◆ **Selected text**:
--- Begin ---

The customer base is also less useful for informing Service design because consumers are literally spread all across the enterprise, even throughout the IT organization. Right-sizing the Service becomes a question of at what level the IT organization wants to align Service performance and costing strategies. The outcome may be limited to an educated guess initially, requiring refinement by the Service Owner at a later date as the full scope and complexity of delivering the Service becomes clear. The reference portfolio can prove invaluable in shaping these Services.
Service assets associated with these Services run the gamut from software spanning standalone to large-scale platforms, to hardware ranging from laptops and desktops, phones, and tablets. Names are easily agreed upon and reflect the grouping of capabilities being delivered, such as “Mobile Devices” or “Enterprise Computing Hardware.” These Services may at times participate in Service chains, either consuming or delivering capabilities to other Services, although not as often as other Service types.
Ideally, Technology Foundation Services should be designed only after Business Operations and Enterprise End-Customer Services have been designated and there is some understanding of the technical capabilities that these Services require. By taking this approach and designating Services only in the presence of these requirements, many IT organizations today can expect to realize opportunities to drive efficiency.
At the same time, IT Transformation teams can in most cases safely assume the presence of many Services encompassing infrastructure and platforms that exist today, such as networking and application hosting. These Services are additionally reflected in the reference portfolio, which again the transformation team can leverage to vet their own Service proposals.
Enterprisewide Service Design Considerations
The size of an enterprise business, along with the complexity of its operations, can influence the design of individual Services while also informing the overall number of Services that transformation teams can anticipate for the portfolio. To begin with, Table 6-1 provides a range of Services likely to result from application of design principles within the ITaaS framework across different size enterprises.

--- End ---

◆ **Supplied data**:
--- Begin ---

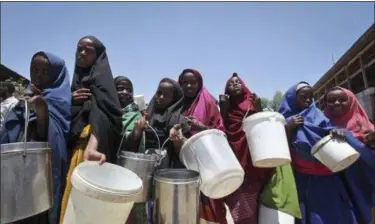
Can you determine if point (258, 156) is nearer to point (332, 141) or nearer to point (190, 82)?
point (332, 141)

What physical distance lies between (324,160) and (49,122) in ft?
6.22

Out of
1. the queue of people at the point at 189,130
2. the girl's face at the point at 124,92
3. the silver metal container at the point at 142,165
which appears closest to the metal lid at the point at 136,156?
the silver metal container at the point at 142,165

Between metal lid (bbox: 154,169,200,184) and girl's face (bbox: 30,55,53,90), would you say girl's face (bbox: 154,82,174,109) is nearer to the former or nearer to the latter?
metal lid (bbox: 154,169,200,184)

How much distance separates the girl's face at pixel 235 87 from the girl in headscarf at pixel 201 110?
0.20 meters

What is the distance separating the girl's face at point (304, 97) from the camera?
2498 millimetres

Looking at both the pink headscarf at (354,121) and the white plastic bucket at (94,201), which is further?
the pink headscarf at (354,121)

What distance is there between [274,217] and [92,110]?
5.22 ft

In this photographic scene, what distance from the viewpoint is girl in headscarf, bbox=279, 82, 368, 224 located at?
2305 millimetres

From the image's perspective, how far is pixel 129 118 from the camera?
2.24m

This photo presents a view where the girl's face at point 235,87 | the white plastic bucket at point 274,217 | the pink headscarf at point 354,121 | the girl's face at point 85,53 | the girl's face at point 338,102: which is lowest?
the white plastic bucket at point 274,217

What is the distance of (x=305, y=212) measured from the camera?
7.86 feet

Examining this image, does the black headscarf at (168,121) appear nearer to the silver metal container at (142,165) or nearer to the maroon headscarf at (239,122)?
the silver metal container at (142,165)

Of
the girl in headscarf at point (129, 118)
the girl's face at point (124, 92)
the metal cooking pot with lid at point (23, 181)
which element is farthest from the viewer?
the girl's face at point (124, 92)

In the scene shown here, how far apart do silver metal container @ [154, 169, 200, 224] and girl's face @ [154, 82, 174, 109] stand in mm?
734
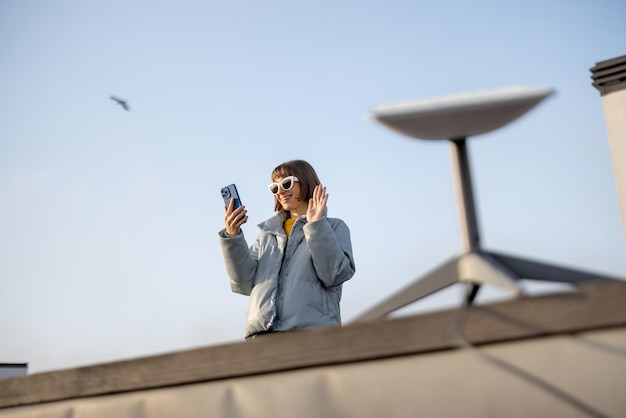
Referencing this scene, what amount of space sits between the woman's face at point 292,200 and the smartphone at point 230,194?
250 millimetres

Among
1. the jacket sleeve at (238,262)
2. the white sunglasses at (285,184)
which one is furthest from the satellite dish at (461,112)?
the white sunglasses at (285,184)

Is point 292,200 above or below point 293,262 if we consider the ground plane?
above

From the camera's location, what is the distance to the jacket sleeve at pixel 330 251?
3.34m

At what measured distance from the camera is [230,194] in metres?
3.75

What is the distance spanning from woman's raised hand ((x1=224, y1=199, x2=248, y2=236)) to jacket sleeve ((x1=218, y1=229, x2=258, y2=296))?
0.03 metres

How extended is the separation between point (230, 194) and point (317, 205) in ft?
1.78

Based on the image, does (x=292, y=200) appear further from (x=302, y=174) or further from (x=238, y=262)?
(x=238, y=262)

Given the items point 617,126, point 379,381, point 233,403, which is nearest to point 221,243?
point 233,403

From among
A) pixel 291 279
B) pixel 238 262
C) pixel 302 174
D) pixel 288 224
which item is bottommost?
pixel 291 279

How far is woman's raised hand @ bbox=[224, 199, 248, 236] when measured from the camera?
3648mm

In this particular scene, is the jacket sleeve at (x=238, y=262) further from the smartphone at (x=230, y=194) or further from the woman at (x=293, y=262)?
the smartphone at (x=230, y=194)

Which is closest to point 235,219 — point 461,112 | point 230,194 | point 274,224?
point 230,194

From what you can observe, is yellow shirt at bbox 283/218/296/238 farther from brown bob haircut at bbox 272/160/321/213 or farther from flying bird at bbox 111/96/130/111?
flying bird at bbox 111/96/130/111

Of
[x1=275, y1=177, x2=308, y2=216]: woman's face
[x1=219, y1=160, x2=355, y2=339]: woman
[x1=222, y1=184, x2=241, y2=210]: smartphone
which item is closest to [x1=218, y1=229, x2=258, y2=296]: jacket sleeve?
[x1=219, y1=160, x2=355, y2=339]: woman
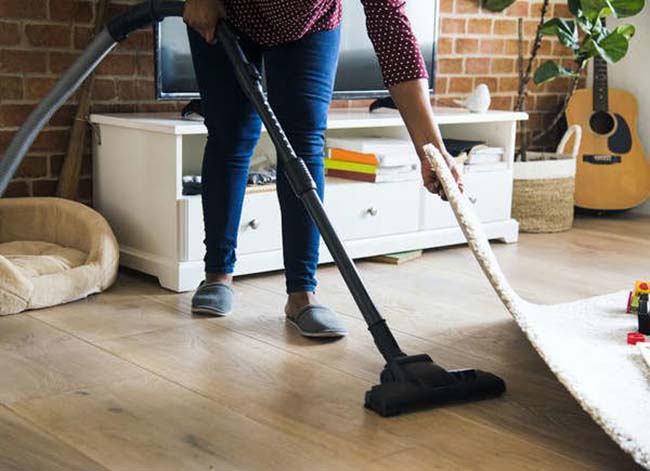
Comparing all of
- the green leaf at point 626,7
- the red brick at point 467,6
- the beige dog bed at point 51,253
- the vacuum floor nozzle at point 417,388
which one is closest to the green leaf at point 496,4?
the red brick at point 467,6

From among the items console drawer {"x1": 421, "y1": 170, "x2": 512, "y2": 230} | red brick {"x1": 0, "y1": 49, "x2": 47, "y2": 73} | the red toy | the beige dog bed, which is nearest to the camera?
the red toy

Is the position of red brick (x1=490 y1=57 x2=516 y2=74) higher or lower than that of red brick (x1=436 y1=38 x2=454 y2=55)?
lower

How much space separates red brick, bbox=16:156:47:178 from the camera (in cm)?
291

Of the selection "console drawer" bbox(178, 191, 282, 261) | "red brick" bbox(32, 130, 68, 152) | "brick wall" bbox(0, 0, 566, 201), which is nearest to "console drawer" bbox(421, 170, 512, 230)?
"console drawer" bbox(178, 191, 282, 261)

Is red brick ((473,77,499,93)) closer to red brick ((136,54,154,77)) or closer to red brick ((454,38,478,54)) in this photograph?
red brick ((454,38,478,54))

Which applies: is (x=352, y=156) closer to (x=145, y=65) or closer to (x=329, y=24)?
(x=145, y=65)

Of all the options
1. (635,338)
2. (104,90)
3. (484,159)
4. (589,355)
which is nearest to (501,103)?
(484,159)

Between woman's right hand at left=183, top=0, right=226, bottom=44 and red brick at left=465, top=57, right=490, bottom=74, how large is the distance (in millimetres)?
2118

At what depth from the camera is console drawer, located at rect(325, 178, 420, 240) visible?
3068mm

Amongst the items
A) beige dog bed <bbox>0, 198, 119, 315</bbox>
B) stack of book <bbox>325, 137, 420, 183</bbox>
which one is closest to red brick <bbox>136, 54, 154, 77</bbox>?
beige dog bed <bbox>0, 198, 119, 315</bbox>

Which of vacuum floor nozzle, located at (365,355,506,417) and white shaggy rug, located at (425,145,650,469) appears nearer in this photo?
white shaggy rug, located at (425,145,650,469)

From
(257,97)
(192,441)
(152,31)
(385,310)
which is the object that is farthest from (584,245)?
(192,441)

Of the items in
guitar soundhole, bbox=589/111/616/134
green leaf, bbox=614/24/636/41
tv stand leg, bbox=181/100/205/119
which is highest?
green leaf, bbox=614/24/636/41

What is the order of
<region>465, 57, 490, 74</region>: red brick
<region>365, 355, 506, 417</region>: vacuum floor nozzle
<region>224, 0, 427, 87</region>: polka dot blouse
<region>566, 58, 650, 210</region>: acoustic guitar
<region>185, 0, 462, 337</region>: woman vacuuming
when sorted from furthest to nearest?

--- End ---

◆ **Written instruction A**:
In the text on IT Service design, what two Service names are given as examples?
◆ **Written instruction B**:
Shorten the paragraph of the text on IT Service design that begins "Service assets associated with these Services," keeping its main facts.
◆ **Written instruction C**:
Print the part of the text on IT Service design between "At the same" and "different size enterprises.", inclusive.

◆ **Task answer A**:
“Mobile Devices” and “Enterprise Computing Hardware.”

◆ **Task answer B**:
These Services' assets include software, from standalone programs to large-scale platforms, and hardware such as laptops, desktops, phones, and tablets. Their names are easy to agree on and reflect the grouped capabilities, like “Mobile Devices” or “Enterprise Computing Hardware.” They sometimes take part in Service chains, consuming or delivering capabilities to other Services, though less often than other Service types.

◆ **Task answer C**:
At the same time, IT Transformation teams can in most cases safely assume the presence of many Services encompassing infrastructure and platforms that exist today, such as networking and application hosting. These Services are additionally reflected in the reference portfolio, which again the transformation team can leverage to vet their own Service proposals.
Enterprisewide Service Design Considerations
The size of an enterprise business, along with the complexity of its operations, can influence the design of individual Services while also informing the overall number of Services that transformation teams can anticipate for the portfolio. To begin with, Table 6-1 provides a range of Services likely to result from application of design principles within the ITaaS framework across different size enterprises.